Supplied records -

++++++++++++++++++++

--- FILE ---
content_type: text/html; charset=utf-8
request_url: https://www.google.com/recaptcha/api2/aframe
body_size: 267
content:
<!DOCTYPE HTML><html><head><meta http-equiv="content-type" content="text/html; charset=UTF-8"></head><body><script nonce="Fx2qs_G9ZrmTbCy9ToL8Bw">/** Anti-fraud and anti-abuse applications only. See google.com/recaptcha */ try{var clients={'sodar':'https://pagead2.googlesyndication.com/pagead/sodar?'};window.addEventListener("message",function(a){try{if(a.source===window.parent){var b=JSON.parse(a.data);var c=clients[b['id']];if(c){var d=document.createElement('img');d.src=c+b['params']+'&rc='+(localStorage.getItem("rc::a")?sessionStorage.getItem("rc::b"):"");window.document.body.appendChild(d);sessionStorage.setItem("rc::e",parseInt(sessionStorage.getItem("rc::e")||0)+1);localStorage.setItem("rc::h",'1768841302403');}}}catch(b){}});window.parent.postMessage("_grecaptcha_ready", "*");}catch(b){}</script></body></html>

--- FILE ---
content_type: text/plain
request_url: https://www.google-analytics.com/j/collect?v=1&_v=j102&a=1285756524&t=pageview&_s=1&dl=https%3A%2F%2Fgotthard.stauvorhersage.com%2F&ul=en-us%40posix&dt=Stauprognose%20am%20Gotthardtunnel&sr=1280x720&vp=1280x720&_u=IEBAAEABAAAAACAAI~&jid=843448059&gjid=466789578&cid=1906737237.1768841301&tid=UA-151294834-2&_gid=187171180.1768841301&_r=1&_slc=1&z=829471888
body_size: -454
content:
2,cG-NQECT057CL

++++++++++++++++++++

Go through the entries. Report every line that contains the word "text".

Finished task -
content_type: text/html; charset=utf-8
<!DOCTYPE HTML><html><head><meta http-equiv="content-type" content="text/html; charset=UTF-8"></head><body><script nonce="Fx2qs_G9ZrmTbCy9ToL8Bw">/** Anti-fraud and anti-abuse applications only. See google.com/recaptcha */ try{var clients={'sodar':'https://pagead2.googlesyndication.com/pagead/sodar?'};window.addEventListener("message",function(a){try{if(a.source===window.parent){var b=JSON.parse(a.data);var c=clients[b['id']];if(c){var d=document.createElement('img');d.src=c+b['params']+'&rc='+(localStorage.getItem("rc::a")?sessionStorage.getItem("rc::b"):"");window.document.body.appendChild(d);sessionStorage.setItem("rc::e",parseInt(sessionStorage.getItem("rc::e")||0)+1);localStorage.setItem("rc::h",'1768841302403');}}}catch(b){}});window.parent.postMessage("_grecaptcha_ready", "*");}catch(b){}</script></body></html>
content_type: text/plain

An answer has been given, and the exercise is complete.